Les otages — qu’il s’agisse de saints vertueux, d’enfants innocents ou de membres de la noblesse impériale — devaient être considérés comme morts dès lors qu’ils étaient embarqués à bord d’un navire pirate. Le droit de l’espace ne tient personne pour coupable des non-combattants tués lors du démantèlement d’un navire criminel.

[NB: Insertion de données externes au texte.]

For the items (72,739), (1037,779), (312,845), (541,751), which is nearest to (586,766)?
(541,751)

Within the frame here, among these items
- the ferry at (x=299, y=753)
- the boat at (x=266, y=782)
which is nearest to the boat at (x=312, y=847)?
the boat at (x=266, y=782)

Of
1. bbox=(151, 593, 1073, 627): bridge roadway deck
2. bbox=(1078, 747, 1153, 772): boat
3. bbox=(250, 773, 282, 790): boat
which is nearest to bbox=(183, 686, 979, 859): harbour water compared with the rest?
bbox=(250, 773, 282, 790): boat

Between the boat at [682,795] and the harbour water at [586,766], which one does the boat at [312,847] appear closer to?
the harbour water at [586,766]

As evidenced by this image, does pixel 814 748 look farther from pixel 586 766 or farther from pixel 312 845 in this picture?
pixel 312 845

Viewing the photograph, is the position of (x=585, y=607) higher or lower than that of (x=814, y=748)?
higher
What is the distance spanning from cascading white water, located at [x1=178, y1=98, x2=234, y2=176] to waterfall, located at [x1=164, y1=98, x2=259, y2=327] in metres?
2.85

Sinon, cela aurait encouragé les pirates à utiliser des boucliers humains.
« Seul un débutant reculerait devant une menace vide comme celle-là », avais-je dit.
« Nous ne pouvons pas nous préoccuper de toutes les victimes », acquiesça Elma. Comme moi, elle n’aimait pas les dilemmes moraux.

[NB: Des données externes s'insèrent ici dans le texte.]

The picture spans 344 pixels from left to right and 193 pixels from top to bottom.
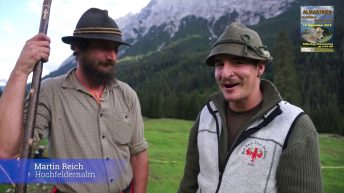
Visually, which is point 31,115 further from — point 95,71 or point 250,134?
point 250,134

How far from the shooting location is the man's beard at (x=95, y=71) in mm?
4637

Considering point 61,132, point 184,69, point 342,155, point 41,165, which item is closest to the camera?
point 61,132

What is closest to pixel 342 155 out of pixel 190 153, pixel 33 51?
pixel 190 153

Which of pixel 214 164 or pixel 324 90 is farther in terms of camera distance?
pixel 324 90

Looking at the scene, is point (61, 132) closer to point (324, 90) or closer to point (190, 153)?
point (190, 153)

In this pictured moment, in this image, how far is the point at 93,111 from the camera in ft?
15.1

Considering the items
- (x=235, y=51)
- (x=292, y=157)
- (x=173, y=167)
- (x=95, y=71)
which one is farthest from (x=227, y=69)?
(x=173, y=167)

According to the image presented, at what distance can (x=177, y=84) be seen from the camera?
500 feet

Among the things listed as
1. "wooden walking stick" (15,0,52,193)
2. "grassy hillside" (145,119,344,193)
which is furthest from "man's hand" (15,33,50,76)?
"grassy hillside" (145,119,344,193)

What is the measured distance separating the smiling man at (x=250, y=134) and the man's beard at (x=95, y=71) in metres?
1.32

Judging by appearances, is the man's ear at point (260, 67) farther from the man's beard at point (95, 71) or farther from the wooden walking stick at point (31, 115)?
the wooden walking stick at point (31, 115)

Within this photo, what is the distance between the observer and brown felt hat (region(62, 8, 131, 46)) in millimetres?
4598

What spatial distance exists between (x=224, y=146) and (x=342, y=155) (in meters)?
28.8

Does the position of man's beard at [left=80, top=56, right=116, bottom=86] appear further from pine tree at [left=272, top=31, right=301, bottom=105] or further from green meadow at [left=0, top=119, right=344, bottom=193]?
pine tree at [left=272, top=31, right=301, bottom=105]
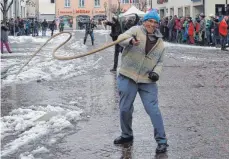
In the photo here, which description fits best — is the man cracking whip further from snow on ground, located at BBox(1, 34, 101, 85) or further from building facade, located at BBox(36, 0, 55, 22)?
building facade, located at BBox(36, 0, 55, 22)

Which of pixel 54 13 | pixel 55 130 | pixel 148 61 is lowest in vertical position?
pixel 55 130

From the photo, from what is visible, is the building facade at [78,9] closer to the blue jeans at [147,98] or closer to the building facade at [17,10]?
the building facade at [17,10]

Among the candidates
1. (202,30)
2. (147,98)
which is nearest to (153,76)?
(147,98)

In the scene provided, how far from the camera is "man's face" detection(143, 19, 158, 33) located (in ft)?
21.4

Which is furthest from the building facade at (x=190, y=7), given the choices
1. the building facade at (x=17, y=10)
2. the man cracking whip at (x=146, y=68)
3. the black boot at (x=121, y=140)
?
the man cracking whip at (x=146, y=68)

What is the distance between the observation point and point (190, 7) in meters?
46.2

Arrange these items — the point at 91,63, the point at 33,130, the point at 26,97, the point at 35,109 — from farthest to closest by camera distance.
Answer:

Mimi prit une profonde respiration, mais elle ne déclara rien. La bataille étant toujours en cours, je ne pouvais pas me tourner pour voir son visage, mais je devinais qu’elle était pâle. Eh bien, il faut du temps pour s’habituer aux valeurs des mercenaires. Maintenant que j’y pense, j’avais peut-être été un peu trop désinvolte face aux dommages collatéraux de ces raids. Étais-je en train de devenir insensible à la mort ?
Cette pensée résonna dans ma tête alors que je continuais à désactiver le vaisseau, en faisant exploser les propulseurs, les tourelles et les lanceurs de missiles.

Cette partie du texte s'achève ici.